◆ WORK TO COMPLETE
Exactly reproduce the lines that follow.

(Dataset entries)

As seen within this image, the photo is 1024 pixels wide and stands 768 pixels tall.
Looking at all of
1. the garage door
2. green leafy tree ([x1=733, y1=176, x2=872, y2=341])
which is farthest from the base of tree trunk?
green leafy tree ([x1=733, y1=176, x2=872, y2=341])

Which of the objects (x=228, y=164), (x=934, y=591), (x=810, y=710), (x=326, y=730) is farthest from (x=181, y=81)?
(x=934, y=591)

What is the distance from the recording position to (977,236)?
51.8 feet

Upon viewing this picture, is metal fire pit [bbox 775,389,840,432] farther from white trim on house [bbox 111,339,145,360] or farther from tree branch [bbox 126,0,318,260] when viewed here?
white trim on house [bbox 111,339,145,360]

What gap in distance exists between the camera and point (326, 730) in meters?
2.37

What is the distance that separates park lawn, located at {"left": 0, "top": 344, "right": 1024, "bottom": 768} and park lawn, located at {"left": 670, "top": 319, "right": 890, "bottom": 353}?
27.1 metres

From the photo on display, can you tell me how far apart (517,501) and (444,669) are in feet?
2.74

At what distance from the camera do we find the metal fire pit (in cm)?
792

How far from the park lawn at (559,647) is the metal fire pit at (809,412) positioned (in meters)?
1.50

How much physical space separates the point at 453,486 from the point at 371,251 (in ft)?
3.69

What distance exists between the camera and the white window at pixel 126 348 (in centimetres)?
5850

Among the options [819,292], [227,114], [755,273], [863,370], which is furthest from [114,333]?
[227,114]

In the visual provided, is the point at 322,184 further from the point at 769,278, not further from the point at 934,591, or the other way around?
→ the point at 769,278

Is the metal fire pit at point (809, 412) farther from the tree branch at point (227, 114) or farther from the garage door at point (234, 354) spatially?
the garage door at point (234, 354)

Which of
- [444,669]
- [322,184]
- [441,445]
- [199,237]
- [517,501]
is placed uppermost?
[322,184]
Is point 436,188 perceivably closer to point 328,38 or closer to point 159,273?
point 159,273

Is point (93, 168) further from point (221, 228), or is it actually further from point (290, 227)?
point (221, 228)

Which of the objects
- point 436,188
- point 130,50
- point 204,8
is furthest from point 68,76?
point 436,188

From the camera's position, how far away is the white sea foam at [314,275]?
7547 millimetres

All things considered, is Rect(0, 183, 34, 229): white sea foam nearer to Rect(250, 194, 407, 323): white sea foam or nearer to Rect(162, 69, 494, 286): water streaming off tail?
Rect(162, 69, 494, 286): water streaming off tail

◆ RIGHT ANSWER
As seen within this image, the photo is 1024 pixels wide and stands 768 pixels tall.
Looking at all of
1. the garage door
2. green leafy tree ([x1=733, y1=176, x2=872, y2=341])
which is farthest from the base of tree trunk?
green leafy tree ([x1=733, y1=176, x2=872, y2=341])

Which of the objects (x=228, y=164), (x=934, y=591), (x=810, y=710), (x=326, y=730) is farthest from (x=181, y=81)?
(x=934, y=591)

What is the distance from the recording position to (977,236)?
51.8 feet

Upon viewing this picture, is metal fire pit [bbox 775,389,840,432] farther from white trim on house [bbox 111,339,145,360] or farther from tree branch [bbox 126,0,318,260] when viewed here?
white trim on house [bbox 111,339,145,360]

What gap in distance exists between the camera and point (326, 730) in meters?
2.37

What is the distance that separates park lawn, located at {"left": 0, "top": 344, "right": 1024, "bottom": 768} and park lawn, located at {"left": 670, "top": 319, "right": 890, "bottom": 353}?
27.1 metres

From the photo on display, can you tell me how far apart (517,501) and (444,669) are in feet?
2.74

At what distance from the camera do we find the metal fire pit (in cm)?
792

How far from the park lawn at (559,647) is the metal fire pit at (809,412) positioned (in meters)?
1.50

How much physical space separates the point at 453,486 from the point at 371,251 (in ft)?
3.69

What distance exists between the camera and the white window at pixel 126 348 (in centimetres)?
5850

Among the options [819,292], [227,114], [755,273], [863,370], which is furthest from [114,333]?
[227,114]

In the visual provided, is the point at 322,184 further from the point at 769,278, not further from the point at 934,591, or the other way around?
→ the point at 769,278

Is the metal fire pit at point (809, 412) farther from the tree branch at point (227, 114) or farther from the garage door at point (234, 354) spatially?
the garage door at point (234, 354)

Which of
- [444,669]
- [322,184]
- [441,445]
- [199,237]
- [517,501]
is placed uppermost?
[322,184]
Is point 436,188 perceivably closer to point 328,38 or closer to point 159,273?
point 159,273

Is point (93, 168) further from point (221, 228), or is it actually further from point (290, 227)?
point (221, 228)

Which of the objects
- point 436,188
- point 130,50
- point 204,8
is furthest from point 68,76?
point 436,188

From the camera's position, how far away is the white sea foam at [314,275]?
7547 millimetres

All things considered, is Rect(0, 183, 34, 229): white sea foam nearer to Rect(250, 194, 407, 323): white sea foam or nearer to Rect(162, 69, 494, 286): water streaming off tail?
Rect(162, 69, 494, 286): water streaming off tail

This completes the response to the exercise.